• **Written exercise**:
Please arrange the data below as a numbered list, one line per item, and leave out the blank lines.

● ● ● ● ● ● ●

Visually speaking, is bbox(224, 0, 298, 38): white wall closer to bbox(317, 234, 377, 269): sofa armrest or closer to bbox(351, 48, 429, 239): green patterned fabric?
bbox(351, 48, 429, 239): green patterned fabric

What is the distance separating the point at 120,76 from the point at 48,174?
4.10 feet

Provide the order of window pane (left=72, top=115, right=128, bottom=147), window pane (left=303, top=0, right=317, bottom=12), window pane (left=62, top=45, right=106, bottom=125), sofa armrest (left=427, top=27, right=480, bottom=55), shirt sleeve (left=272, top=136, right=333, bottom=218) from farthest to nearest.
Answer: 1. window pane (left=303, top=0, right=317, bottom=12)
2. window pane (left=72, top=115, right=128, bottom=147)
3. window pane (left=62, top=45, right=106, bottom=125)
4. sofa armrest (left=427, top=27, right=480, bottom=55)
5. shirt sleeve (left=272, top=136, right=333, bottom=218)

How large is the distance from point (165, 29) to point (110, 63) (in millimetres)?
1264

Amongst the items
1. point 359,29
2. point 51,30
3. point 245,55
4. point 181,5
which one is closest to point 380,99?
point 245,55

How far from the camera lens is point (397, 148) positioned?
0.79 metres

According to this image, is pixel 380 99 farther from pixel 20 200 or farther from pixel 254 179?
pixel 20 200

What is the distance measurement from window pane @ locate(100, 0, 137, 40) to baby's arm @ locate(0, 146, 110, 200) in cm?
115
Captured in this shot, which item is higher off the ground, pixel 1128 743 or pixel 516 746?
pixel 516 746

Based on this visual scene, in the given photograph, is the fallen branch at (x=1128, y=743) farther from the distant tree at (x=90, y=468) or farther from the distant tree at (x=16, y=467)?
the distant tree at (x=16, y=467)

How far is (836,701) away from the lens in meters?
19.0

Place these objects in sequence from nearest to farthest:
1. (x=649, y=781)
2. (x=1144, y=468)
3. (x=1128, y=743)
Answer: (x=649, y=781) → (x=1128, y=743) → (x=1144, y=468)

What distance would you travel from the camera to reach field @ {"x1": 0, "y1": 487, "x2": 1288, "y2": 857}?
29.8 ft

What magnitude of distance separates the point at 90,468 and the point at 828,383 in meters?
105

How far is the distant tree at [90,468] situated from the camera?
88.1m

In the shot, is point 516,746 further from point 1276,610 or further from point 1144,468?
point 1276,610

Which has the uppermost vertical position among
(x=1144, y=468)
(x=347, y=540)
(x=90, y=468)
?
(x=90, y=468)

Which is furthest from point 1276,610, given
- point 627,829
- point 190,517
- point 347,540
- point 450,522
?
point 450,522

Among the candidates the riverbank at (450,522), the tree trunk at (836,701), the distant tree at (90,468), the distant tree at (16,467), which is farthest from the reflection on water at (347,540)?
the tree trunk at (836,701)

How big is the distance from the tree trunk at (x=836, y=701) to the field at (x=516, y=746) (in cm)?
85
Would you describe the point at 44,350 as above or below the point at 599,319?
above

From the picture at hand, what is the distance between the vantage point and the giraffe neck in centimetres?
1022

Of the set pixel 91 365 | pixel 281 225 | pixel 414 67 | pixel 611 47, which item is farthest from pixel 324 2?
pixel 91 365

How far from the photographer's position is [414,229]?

● ● ● ● ● ● ●

• **Reply**:
1. Visually speaking, is bbox(224, 0, 298, 38): white wall closer to bbox(317, 234, 377, 269): sofa armrest or closer to bbox(351, 48, 429, 239): green patterned fabric?
2. bbox(351, 48, 429, 239): green patterned fabric
3. What is the distance separating the point at 120,76 from the point at 48,174?
4. 4.10 feet
5. Provide the order of window pane (left=72, top=115, right=128, bottom=147), window pane (left=303, top=0, right=317, bottom=12), window pane (left=62, top=45, right=106, bottom=125), sofa armrest (left=427, top=27, right=480, bottom=55), shirt sleeve (left=272, top=136, right=333, bottom=218) from farthest to nearest.
6. Answer: 1. window pane (left=303, top=0, right=317, bottom=12)
7. 2. window pane (left=72, top=115, right=128, bottom=147)
8. 3. window pane (left=62, top=45, right=106, bottom=125)
9. 4. sofa armrest (left=427, top=27, right=480, bottom=55)
10. 5. shirt sleeve (left=272, top=136, right=333, bottom=218)
11. How large is the distance from point (165, 29) to point (110, 63) (in millimetres)?
12. 1264
13. Amongst the items
14. 1. point 359,29
15. 2. point 51,30
16. 3. point 245,55
17. 4. point 181,5
18. which one is closest to point 380,99?
19. point 245,55
20. How far from the camera lens is point (397, 148) positioned?
21. 0.79 metres
22. According to this image, is pixel 380 99 farther from pixel 20 200 or farther from pixel 254 179?
23. pixel 20 200
24. What is the distance measurement from window pane @ locate(100, 0, 137, 40) to baby's arm @ locate(0, 146, 110, 200) in cm?
25. 115
26. Captured in this shot, which item is higher off the ground, pixel 1128 743 or pixel 516 746?
27. pixel 516 746
28. Based on this visual scene, in the given photograph, is the fallen branch at (x=1128, y=743) farther from the distant tree at (x=90, y=468) or farther from the distant tree at (x=16, y=467)?
29. the distant tree at (x=16, y=467)
30. How far is (836,701) away from the lens in meters?
31. 19.0
32. Place these objects in sequence from nearest to farthest:
33. 1. (x=649, y=781)
34. 2. (x=1144, y=468)
35. 3. (x=1128, y=743)
36. Answer: (x=649, y=781) → (x=1128, y=743) → (x=1144, y=468)
37. What distance would you travel from the camera to reach field @ {"x1": 0, "y1": 487, "x2": 1288, "y2": 857}?
38. 29.8 ft
39. What magnitude of distance separates the point at 90,468 and the point at 828,383 in meters?
40. 105
41. How far is the distant tree at [90,468] situated from the camera?
42. 88.1m
43. In the shot, is point 516,746 further from point 1276,610 or further from point 1144,468?
44. point 1276,610
45. Which has the uppermost vertical position among
46. (x=1144, y=468)
47. (x=347, y=540)
48. (x=90, y=468)
49. ?
50. (x=90, y=468)
51. Which is furthest from point 1276,610, given
52. - point 627,829
53. - point 190,517
54. - point 347,540
55. - point 450,522
56. ?
57. point 450,522
58. Among the candidates the riverbank at (450,522), the tree trunk at (836,701), the distant tree at (90,468), the distant tree at (16,467), which is farthest from the reflection on water at (347,540)?
59. the tree trunk at (836,701)
60. How big is the distance from the tree trunk at (x=836, y=701) to the field at (x=516, y=746) (in cm)?
61. 85
62. Would you describe the point at 44,350 as above or below the point at 599,319?
63. above
64. From the picture at hand, what is the distance between the vantage point and the giraffe neck in centimetres?
65. 1022
66. Of the set pixel 91 365 | pixel 281 225 | pixel 414 67 | pixel 611 47, which item is farthest from pixel 324 2?
67. pixel 91 365
68. How far from the photographer's position is [414,229]?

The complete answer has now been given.